Sharding: Backup
-
Sharded databases are backed up using user-defined periodic backup tasks.
-
Shards can store backup files locally (each shard using its own node machine storage) and/or remotely (all shards sending backup files to a common remote destination like an AWS S3 bucket).
-
Both Full and Incremental backups can be created for a sharded database.
-
A logical backup can be created for a sharded database and restored into either a sharded or a non-sharded database.
-
A snapshot backup cannot be created for a sharded database.
-
A manual one-time backup can be created for a sharded database.
-
In this page:
Backup
Sharded and Non-Sharded Backup Tasks
From a user's perspective, backing up a sharded database is done by defining and running a single backup task, just like it is done with a non-sharded database.
Behind the scenes, though, each shard backs up its own slice of the database independently from other shards.
Distributing the backup responsibility between the shards allows RavenDB to speed up the backup process and keep backup files in manageable proportions no matter what the overall database size is.
Non-Sharded DB Backup Tasks
- A complete replica of the database is kept by each cluster node.
- Any node can therefore be made responsible for backups by the cluster.
- The responsible node runs the backup task periodically to create a backup of the entire database.
Sharded DB Backup Tasks
- Each shard hosts a unique part of the database, so no single node can create a backup of the entire database.
- After a user defines a backup task, RavenDB automatically creates
one backup task per shard, based on the user-defined task.

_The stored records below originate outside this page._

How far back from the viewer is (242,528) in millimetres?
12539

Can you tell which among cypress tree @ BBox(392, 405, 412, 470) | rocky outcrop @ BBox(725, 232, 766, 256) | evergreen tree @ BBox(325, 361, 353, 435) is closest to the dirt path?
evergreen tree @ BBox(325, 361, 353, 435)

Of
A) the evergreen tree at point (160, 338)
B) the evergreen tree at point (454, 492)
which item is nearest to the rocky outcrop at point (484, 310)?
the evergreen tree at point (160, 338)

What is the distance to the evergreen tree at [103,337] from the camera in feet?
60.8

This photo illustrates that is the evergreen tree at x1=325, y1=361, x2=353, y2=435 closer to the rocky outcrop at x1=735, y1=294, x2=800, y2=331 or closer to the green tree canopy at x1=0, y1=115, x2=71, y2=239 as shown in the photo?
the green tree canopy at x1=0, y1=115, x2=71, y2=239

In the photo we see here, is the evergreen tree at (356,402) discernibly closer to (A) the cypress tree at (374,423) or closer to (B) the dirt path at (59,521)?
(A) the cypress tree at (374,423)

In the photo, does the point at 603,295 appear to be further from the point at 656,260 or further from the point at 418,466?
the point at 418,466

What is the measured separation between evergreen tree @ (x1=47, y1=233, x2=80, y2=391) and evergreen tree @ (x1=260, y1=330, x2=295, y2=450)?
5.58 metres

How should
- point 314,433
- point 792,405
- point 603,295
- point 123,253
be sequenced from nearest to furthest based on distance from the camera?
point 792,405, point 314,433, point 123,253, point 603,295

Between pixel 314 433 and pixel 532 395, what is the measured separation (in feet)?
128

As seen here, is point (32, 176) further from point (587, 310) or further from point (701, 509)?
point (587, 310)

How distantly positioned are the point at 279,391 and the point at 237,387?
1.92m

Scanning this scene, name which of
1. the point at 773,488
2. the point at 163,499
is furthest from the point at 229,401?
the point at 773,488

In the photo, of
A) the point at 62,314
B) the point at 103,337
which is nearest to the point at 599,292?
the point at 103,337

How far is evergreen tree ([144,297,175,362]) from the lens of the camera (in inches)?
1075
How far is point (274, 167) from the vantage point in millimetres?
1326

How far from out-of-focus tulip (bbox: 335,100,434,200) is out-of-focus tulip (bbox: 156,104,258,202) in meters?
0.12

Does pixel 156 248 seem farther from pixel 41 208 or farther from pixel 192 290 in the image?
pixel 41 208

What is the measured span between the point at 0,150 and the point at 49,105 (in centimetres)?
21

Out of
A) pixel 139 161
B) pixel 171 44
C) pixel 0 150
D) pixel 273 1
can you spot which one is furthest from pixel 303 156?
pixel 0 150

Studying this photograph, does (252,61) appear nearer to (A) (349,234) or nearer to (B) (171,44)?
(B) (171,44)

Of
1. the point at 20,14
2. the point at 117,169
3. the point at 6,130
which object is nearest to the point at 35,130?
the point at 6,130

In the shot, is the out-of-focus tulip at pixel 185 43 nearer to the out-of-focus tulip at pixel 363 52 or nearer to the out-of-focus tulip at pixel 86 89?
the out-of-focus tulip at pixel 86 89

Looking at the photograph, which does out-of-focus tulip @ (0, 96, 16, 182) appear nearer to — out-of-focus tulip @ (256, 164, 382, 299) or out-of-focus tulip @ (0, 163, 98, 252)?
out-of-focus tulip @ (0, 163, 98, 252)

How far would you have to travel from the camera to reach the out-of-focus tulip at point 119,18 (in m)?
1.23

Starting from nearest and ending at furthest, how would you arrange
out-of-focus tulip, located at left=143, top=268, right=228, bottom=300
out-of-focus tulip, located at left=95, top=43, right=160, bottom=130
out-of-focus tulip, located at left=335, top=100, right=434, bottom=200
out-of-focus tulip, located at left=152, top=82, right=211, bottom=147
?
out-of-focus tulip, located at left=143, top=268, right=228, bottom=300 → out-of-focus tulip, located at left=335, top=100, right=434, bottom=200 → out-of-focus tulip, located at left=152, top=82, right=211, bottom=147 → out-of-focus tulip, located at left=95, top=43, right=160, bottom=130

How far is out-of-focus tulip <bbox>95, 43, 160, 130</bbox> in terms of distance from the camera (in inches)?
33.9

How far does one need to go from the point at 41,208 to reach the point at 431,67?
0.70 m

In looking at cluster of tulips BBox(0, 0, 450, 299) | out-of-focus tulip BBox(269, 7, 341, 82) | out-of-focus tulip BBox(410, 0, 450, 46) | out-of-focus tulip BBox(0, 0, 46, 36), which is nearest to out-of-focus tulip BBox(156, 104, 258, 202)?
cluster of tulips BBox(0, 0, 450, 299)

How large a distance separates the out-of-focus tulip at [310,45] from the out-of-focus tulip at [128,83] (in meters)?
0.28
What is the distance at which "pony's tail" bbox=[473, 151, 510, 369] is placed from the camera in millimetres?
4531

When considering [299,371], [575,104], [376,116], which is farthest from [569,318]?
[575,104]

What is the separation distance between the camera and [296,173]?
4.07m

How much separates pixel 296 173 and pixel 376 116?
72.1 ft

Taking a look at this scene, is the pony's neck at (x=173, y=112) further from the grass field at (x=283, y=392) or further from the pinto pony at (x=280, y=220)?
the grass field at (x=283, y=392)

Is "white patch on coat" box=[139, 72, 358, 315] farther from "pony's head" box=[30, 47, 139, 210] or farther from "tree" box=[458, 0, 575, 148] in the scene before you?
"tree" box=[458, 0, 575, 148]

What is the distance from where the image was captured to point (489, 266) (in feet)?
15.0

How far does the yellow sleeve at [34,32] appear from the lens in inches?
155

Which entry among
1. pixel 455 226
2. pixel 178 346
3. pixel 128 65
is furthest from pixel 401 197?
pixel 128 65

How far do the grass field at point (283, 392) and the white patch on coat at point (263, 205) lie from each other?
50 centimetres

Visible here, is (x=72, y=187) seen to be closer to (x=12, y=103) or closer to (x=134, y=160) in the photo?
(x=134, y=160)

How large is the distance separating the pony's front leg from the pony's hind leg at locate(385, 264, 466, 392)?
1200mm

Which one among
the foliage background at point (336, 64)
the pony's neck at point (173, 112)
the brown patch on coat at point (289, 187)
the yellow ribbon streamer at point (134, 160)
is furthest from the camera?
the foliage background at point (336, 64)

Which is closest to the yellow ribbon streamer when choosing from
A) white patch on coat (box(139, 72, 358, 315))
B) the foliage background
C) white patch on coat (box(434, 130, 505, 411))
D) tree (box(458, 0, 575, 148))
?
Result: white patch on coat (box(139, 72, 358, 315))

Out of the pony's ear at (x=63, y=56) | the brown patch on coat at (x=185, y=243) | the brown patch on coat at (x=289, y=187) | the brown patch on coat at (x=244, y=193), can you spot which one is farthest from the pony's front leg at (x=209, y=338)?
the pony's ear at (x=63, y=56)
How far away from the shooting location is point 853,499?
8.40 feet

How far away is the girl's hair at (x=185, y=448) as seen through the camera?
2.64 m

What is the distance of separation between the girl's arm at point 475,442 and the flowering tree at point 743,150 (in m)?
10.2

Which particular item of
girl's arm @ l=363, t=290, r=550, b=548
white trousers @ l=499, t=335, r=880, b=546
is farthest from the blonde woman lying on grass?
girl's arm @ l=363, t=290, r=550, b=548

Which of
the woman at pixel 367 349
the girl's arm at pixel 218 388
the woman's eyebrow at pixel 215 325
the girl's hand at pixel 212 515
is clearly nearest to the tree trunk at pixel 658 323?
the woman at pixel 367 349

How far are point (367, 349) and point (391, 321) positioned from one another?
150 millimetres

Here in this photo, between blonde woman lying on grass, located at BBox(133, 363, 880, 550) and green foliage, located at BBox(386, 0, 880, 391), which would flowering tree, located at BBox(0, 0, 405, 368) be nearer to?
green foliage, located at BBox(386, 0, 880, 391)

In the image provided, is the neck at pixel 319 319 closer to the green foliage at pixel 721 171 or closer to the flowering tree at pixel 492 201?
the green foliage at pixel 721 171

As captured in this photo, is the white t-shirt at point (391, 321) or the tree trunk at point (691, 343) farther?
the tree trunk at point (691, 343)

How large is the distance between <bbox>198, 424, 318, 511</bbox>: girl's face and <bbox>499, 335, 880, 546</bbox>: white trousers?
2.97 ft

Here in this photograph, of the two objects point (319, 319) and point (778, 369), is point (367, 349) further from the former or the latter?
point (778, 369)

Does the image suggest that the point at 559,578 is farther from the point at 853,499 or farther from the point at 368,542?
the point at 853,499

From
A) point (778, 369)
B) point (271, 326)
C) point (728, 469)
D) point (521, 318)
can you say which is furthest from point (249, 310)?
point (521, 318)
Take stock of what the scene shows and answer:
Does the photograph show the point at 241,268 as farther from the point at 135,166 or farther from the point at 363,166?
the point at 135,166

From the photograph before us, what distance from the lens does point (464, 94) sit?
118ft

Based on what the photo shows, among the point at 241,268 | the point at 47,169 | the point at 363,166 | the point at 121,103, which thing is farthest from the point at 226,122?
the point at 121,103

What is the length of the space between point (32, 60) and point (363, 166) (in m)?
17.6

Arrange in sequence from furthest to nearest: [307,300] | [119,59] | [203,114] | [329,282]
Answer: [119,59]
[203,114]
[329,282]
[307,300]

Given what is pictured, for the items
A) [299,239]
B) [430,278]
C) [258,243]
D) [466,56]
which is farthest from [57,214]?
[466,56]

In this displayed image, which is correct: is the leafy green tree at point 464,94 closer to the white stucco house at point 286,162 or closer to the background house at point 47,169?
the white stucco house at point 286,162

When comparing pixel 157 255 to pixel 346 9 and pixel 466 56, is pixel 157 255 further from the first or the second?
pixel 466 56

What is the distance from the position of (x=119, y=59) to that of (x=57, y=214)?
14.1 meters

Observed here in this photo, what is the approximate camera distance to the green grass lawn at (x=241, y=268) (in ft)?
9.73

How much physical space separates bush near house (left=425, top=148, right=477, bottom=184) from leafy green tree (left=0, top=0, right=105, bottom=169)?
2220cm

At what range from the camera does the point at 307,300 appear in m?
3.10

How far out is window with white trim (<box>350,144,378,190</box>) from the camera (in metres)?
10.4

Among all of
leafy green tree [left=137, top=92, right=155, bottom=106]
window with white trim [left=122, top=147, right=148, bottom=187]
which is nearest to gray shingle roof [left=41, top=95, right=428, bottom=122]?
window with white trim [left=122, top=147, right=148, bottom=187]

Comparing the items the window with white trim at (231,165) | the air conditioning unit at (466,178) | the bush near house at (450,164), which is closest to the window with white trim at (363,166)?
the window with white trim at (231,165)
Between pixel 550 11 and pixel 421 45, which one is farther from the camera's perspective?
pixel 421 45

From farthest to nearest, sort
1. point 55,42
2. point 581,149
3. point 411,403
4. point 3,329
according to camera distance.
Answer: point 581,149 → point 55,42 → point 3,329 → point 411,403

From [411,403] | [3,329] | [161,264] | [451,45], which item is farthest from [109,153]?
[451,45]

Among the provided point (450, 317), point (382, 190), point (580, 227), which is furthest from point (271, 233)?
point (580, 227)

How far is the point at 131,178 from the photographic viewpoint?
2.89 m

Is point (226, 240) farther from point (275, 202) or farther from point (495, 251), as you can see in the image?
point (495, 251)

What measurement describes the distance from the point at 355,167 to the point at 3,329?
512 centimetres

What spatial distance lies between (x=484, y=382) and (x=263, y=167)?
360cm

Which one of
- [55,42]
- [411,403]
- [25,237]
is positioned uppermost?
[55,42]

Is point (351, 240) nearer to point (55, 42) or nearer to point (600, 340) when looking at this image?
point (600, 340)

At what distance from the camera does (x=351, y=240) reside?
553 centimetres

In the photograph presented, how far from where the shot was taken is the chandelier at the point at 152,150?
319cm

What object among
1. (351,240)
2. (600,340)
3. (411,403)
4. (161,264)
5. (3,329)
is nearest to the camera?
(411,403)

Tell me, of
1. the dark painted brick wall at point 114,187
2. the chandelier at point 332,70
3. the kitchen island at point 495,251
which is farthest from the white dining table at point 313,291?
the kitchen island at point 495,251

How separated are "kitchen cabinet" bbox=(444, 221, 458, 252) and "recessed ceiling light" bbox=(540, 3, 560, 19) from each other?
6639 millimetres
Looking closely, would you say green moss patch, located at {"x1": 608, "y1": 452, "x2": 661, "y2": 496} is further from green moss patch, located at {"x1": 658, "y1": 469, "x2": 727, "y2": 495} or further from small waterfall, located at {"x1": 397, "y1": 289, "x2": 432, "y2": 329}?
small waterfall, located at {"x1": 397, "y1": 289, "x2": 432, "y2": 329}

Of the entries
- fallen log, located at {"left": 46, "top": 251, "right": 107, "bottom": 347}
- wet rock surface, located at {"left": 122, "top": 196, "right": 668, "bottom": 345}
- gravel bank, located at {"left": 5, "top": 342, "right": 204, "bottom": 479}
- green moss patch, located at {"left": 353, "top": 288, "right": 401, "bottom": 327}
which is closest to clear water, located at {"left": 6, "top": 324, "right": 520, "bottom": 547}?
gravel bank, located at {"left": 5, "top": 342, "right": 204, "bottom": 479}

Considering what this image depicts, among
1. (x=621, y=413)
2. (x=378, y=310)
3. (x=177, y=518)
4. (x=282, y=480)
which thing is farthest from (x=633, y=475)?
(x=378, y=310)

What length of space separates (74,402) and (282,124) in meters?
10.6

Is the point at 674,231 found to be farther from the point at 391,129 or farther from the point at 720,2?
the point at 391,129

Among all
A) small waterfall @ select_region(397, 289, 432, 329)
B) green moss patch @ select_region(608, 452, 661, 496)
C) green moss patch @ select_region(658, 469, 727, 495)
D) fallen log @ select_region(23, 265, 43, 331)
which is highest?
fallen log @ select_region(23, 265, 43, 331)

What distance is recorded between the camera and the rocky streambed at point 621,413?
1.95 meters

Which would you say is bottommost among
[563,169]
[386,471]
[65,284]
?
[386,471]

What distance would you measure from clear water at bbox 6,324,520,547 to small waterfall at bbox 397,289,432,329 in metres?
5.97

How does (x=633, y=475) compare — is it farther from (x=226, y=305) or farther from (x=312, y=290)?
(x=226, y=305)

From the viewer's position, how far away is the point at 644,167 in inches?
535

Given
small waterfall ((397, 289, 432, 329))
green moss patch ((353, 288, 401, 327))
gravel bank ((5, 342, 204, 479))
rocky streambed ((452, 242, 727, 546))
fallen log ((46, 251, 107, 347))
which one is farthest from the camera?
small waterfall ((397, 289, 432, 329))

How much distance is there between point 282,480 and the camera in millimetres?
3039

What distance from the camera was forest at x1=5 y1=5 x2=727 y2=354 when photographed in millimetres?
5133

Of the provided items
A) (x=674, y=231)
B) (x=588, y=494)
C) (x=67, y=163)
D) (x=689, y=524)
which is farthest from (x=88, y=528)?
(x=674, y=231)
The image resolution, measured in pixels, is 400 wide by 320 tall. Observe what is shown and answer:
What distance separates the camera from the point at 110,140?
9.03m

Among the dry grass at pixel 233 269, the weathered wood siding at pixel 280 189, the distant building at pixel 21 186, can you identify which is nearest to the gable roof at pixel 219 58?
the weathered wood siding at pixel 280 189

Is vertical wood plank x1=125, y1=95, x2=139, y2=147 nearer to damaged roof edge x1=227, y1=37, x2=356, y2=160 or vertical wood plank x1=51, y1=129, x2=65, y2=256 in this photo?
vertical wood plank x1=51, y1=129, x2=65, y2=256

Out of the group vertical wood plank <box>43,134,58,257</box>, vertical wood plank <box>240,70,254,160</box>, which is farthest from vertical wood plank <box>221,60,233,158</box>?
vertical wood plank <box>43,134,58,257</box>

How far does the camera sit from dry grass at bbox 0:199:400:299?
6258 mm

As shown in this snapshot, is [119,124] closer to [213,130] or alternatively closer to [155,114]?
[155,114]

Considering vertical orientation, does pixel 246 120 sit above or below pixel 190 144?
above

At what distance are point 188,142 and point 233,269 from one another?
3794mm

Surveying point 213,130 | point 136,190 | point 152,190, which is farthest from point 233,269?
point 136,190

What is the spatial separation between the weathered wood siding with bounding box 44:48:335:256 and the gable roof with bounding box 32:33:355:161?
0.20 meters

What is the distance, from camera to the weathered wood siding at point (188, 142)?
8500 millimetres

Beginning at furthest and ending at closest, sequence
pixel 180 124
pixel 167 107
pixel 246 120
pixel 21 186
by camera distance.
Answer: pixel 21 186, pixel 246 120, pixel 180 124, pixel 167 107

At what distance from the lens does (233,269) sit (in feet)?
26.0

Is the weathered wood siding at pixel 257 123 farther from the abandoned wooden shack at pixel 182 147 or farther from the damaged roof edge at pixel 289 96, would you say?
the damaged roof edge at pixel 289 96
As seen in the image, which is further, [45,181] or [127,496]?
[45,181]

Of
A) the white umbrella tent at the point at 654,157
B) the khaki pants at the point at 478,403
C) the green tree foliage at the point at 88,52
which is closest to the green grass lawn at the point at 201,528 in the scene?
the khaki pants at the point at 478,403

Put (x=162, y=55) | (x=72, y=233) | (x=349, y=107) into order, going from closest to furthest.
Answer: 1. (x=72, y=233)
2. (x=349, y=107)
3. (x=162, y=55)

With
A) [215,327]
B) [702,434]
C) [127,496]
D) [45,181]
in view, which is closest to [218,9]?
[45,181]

This operation is automatic and requires no additional actions from the user. - Each shard appoints one of its nodes responsible for the execution of the shard's backup task.
- Each shard backup task can keep the shard's database locally (on the shard machine), and/or remotely (on one or more cloud destinations).
- A backup task can store backups on multiple destinations, e.g. locally, on an S3 bucket, and on an Azure blob.
- To restore the entire database, the restore process is provided with the locations of the backup folders used by all shards.
- When restoring the database, the user doesn't have to restore all shard backups. It is possible, for example, to restore only one of the shards. Using this flexibility, a sharded database can easily be split into several databases.
Backup Storage: Local and Remote
Backup files can be stored locally and remotely.
Find a code example here.
-
Local Backup
A shard's backup task may keep backup data locally, using the node's local storage.Restoring backup files that were stored locally requires the user to provide the restore process with the location of the backup folder on each shard's node.
-
Remote location
Backups can also be kept remotely. All shards will transfer the backup files to a common location, using one of the currently supported platforms:- Azure Blob Storage
- Amazon S3 Storage
- Google Cloud Platform
Restoring backup files that were stored remotely requires the user to provide the restore process with each shard's backup folder location.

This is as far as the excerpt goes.